# Exercise details
Reproduce the passage about Jennifer Rabin's sculptures, starting at the words "Inspired by how" and ending after "adaptive way forward.", and change "shelters" to "refuges" wherever it occurs.

--- START OF Text segment ---

Home is filled with second chances. Each sculpture begins with a discarded object—metal rusted thin, concrete crumbled by time, materials warped by weather and neglect. Their surfaces record everything that has shaped them, echoing the ways our bodies and our communities carry the marks of their experiences.
Inspired by how creatures build homes from whatever is at hand, Rabin combines found forms with plant and animal fibers to reimagine these unwanted objects as shelters—structures that might still protect, cradle, or hold. By transforming what is ruined into something resilient, the work asks how we might rebuild the structures in our lives that have been fractured. It imagines repair not as restoration to a previous state, but as an evolving, adaptive way forward.

About Jennifer Rabin:
Jennifer Rabin is a mixed-media sculptor who works with objects that have been discarded and forgotten, having outlived their intended purpose. Using a broad range of plant and animal fibers, Rabin reimagines these unwanted objects as shelters, places of safety that can once again support life. This act of reclamation is a testament to rebuilding and resiliency. By making something whole out of something broken, she creates refuge from ruin.

--- END OF Text segment ---
--- START OF Dataset excerpt ---

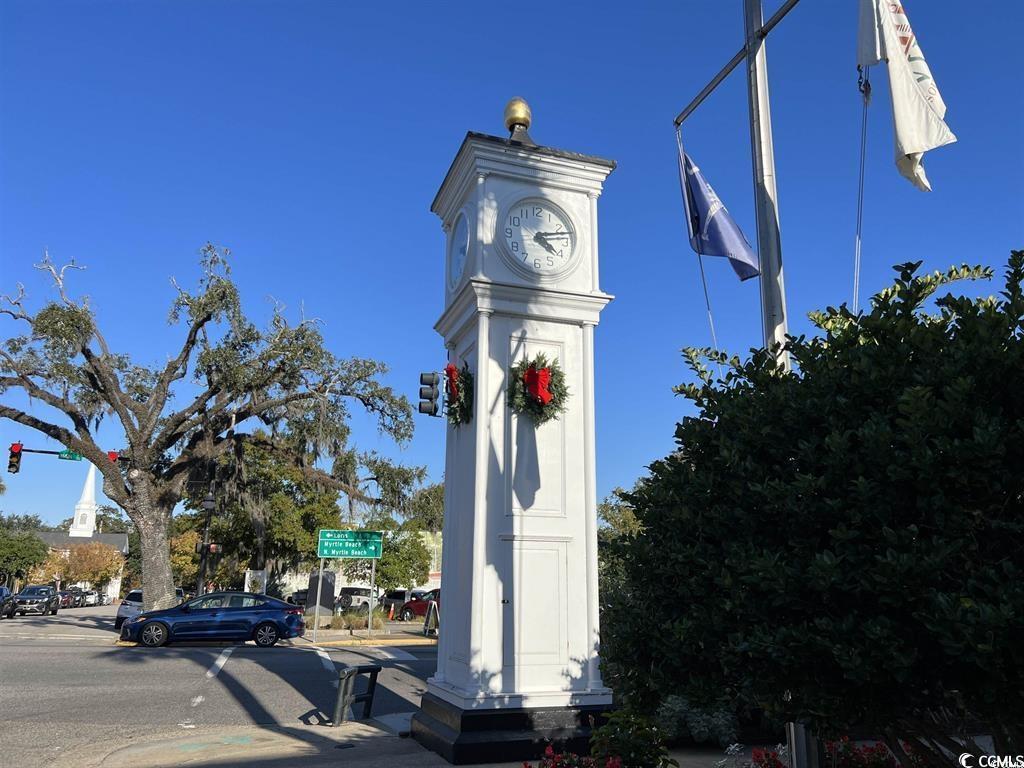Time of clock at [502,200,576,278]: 4:12
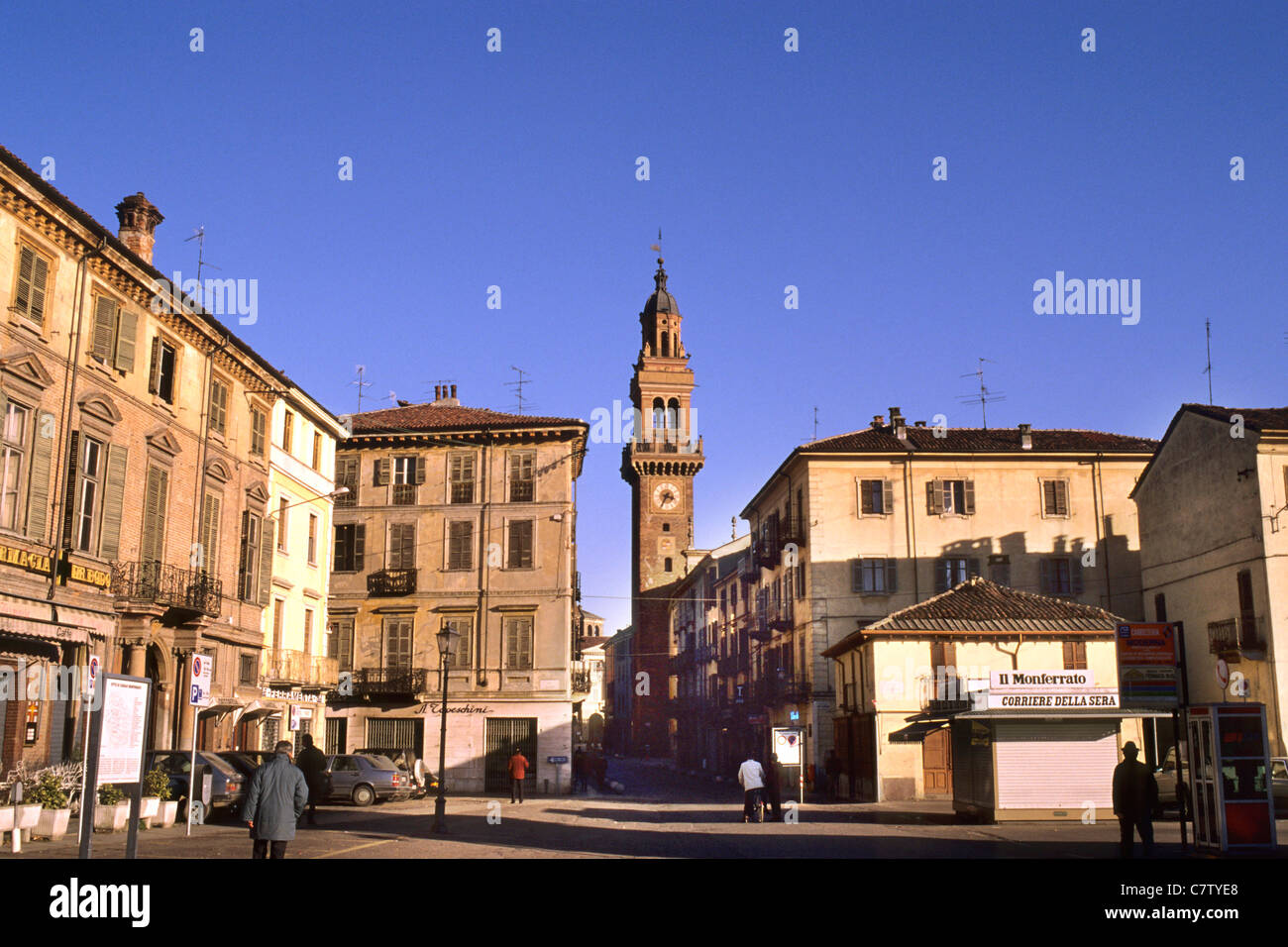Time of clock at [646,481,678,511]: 3:35
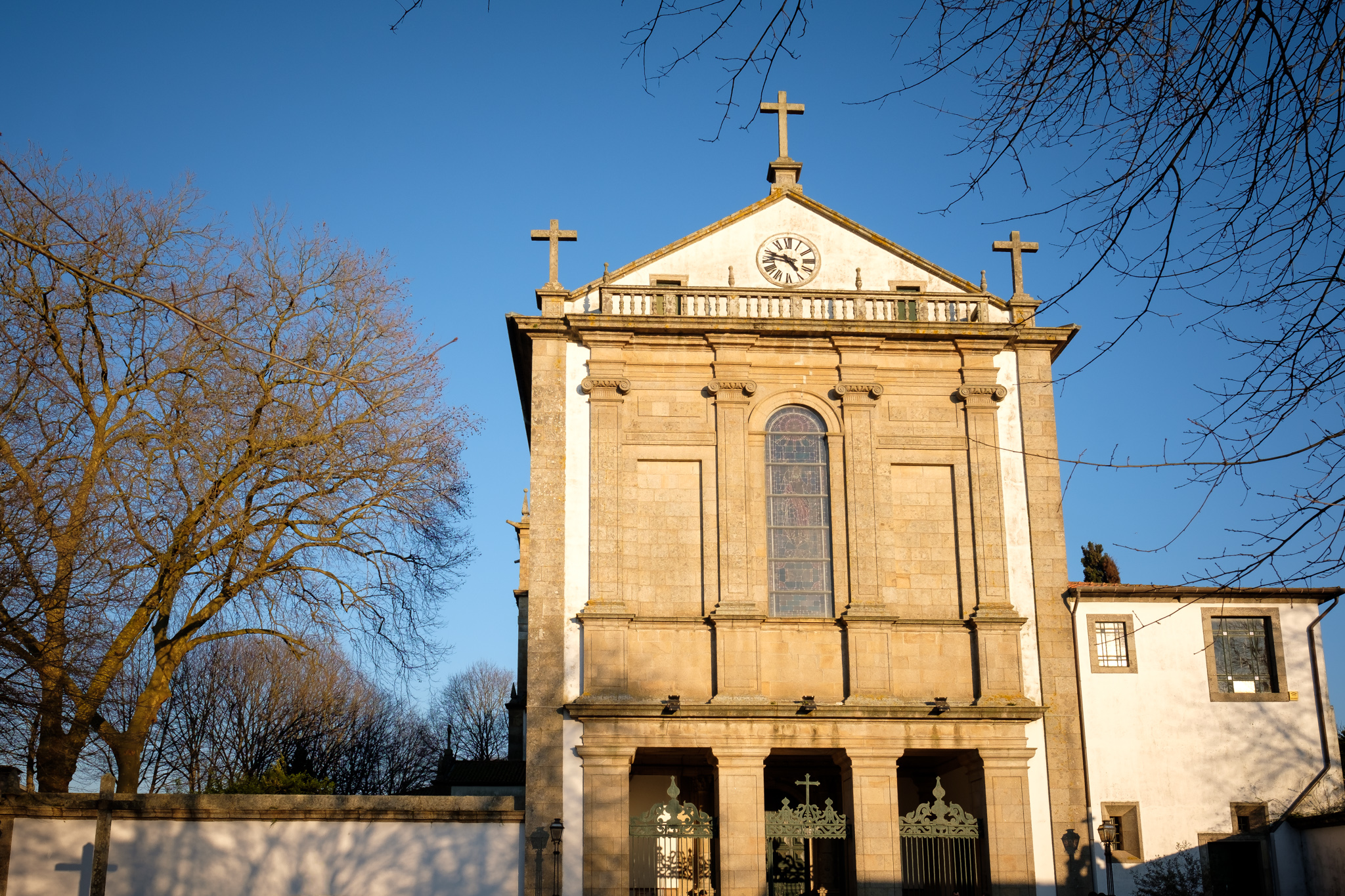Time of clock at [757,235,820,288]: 4:46
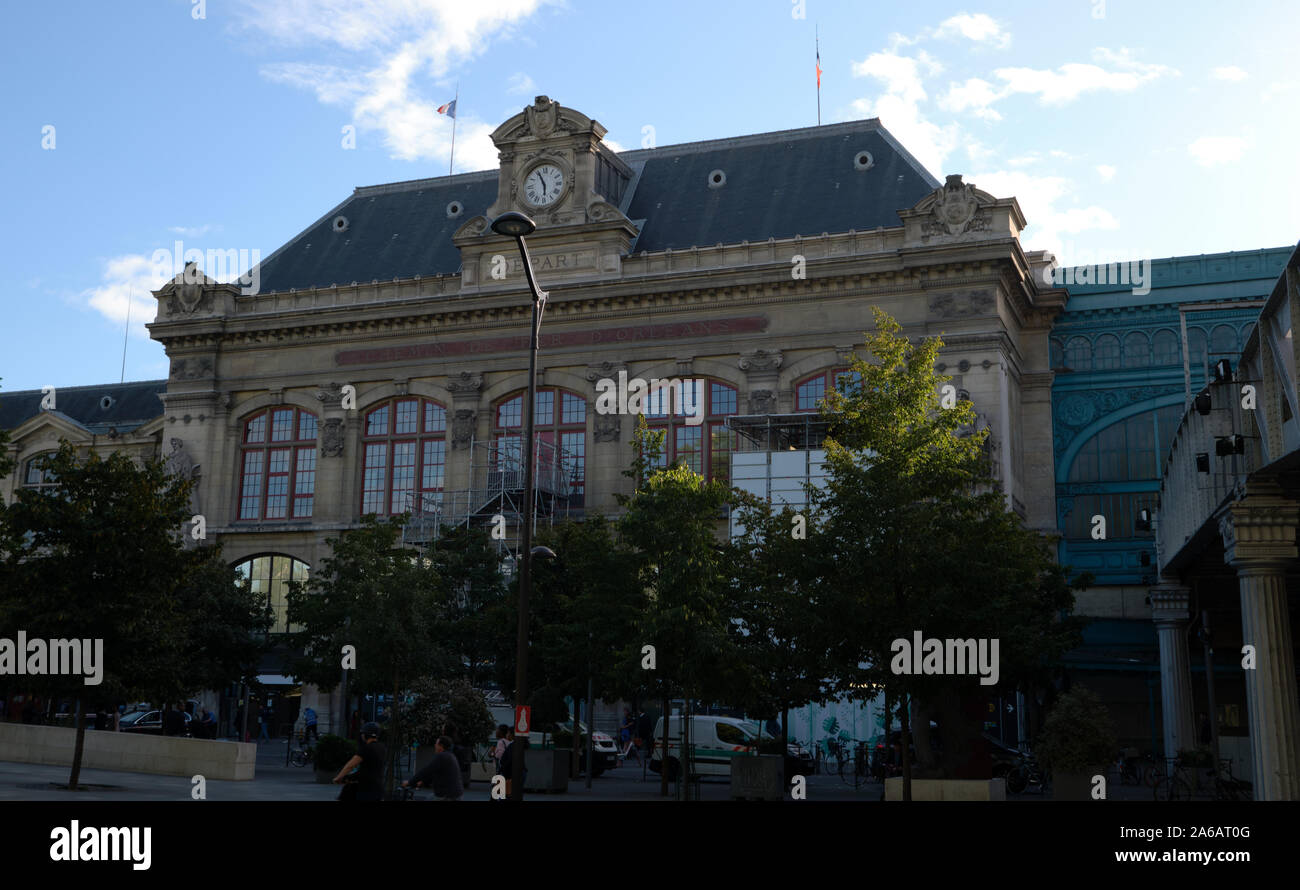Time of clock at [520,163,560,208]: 5:55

--- END OF Dataset excerpt ---

# Answer for the task
Inspired by how creatures build homes from whatever is at hand, Rabin combines found forms with plant and animal fibers to reimagine these unwanted objects as refuges—structures that might still protect, cradle, or hold. By transforming what is ruined into something resilient, the work asks how we might rebuild the structures in our lives that have been fractured. It imagines repair not as restoration to a previous state, but as an evolving, adaptive way forward.